Slayer is done after this tour and HeatSlayer is exclusive to the variety pack so get on both now.


Review – Tin Whiskers Waveform

Hazy, juicy, funky, fruity, milkshake glitter.

These features don’t often interest me when it comes to beer, but they would make for an interesting My Little Pony. IT seems new releases lately are either riding the trend (who can blame them) or are shifting to lighter, summer-themed styles, so when I saw last week that Tin Whiskers had released Waveform, a West Coast IPA, my interest was piqued.

“Why now?” I thought.

“Why not?” my inner monologue continued. “You like this style, so stop asking questions.”

It seemed a break from the norm. Hazy IPAs are de rigueur [Tin Whiskers actually released their own – Distortion – not too long ago] and while I like Pilsners, Kölschs and hefeweizens, they aren’t my go-to styles. This release seemed to be speaking to me.

Not one to look a gift horse in the mouth, I bought a four-pack of Waveform. Here’s my impression:

Tin Whiskers Waveform

West Coast IPA

ABV – 6.3%

IBU – 80

Aroma: Bright and citrusy hops up front. Not heavy, no indication they’ve used spicy or piney hops.

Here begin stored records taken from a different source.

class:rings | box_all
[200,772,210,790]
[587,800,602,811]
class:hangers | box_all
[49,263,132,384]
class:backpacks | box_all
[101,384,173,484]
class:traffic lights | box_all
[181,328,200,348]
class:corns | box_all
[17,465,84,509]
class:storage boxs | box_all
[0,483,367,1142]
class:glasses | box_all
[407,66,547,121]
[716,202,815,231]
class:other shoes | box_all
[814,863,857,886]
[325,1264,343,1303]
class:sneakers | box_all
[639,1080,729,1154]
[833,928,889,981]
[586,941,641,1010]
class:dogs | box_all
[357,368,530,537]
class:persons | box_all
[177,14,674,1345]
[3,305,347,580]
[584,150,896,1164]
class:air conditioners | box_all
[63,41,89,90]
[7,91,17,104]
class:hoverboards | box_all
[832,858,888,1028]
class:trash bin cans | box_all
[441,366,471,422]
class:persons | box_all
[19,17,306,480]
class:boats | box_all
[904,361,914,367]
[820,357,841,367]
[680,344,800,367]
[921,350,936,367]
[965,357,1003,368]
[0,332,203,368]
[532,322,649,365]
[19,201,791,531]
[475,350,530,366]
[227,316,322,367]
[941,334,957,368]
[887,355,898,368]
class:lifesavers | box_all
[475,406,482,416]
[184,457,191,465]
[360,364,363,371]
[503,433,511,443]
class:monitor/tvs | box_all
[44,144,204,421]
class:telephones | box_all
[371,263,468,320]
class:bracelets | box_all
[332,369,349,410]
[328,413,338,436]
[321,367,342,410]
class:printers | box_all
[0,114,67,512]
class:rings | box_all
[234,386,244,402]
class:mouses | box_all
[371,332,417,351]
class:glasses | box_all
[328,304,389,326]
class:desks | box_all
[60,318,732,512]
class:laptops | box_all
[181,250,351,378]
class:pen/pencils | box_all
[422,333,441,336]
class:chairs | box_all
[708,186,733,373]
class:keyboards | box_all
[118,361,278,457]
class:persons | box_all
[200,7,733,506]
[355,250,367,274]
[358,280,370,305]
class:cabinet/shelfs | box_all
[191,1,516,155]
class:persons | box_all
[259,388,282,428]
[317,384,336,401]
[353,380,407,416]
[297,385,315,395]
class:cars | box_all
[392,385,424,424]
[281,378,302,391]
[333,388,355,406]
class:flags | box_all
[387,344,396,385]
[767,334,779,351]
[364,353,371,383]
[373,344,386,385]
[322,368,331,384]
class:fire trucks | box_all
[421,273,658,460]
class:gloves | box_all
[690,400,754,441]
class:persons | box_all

Appearance: Pours clear and light gold – a good sign based solely on my preferences.  

Flavor: Light, citrusy hops for a moment and then you’re hit with a hammer of piney, bitter hops. The Mosaic hops are noticeable but don’t dominate the way they can in other beers. This flavor lingers and you all but forget there was a citrus note at the beginning.

Mouthfeel: Clean and dry. No sweetness hanging around. This is surprisingly drinkable for being as hoppy as it is.

Overall Impression: Really a bold take on the West Coast IPA – which I would expect to be clear, dry and featuring hops with pine notes. This fits the bill and takes the hoppy part to the limit.

This is definitely my favorite IPA from Tin Whiskers, a spot formerly held by the previously mentioned Distortion. They’ve quietly been making some pretty solid new beers, in my opinion. Waveform is in stores and in the taproom right now, so enjoy it while it lasts.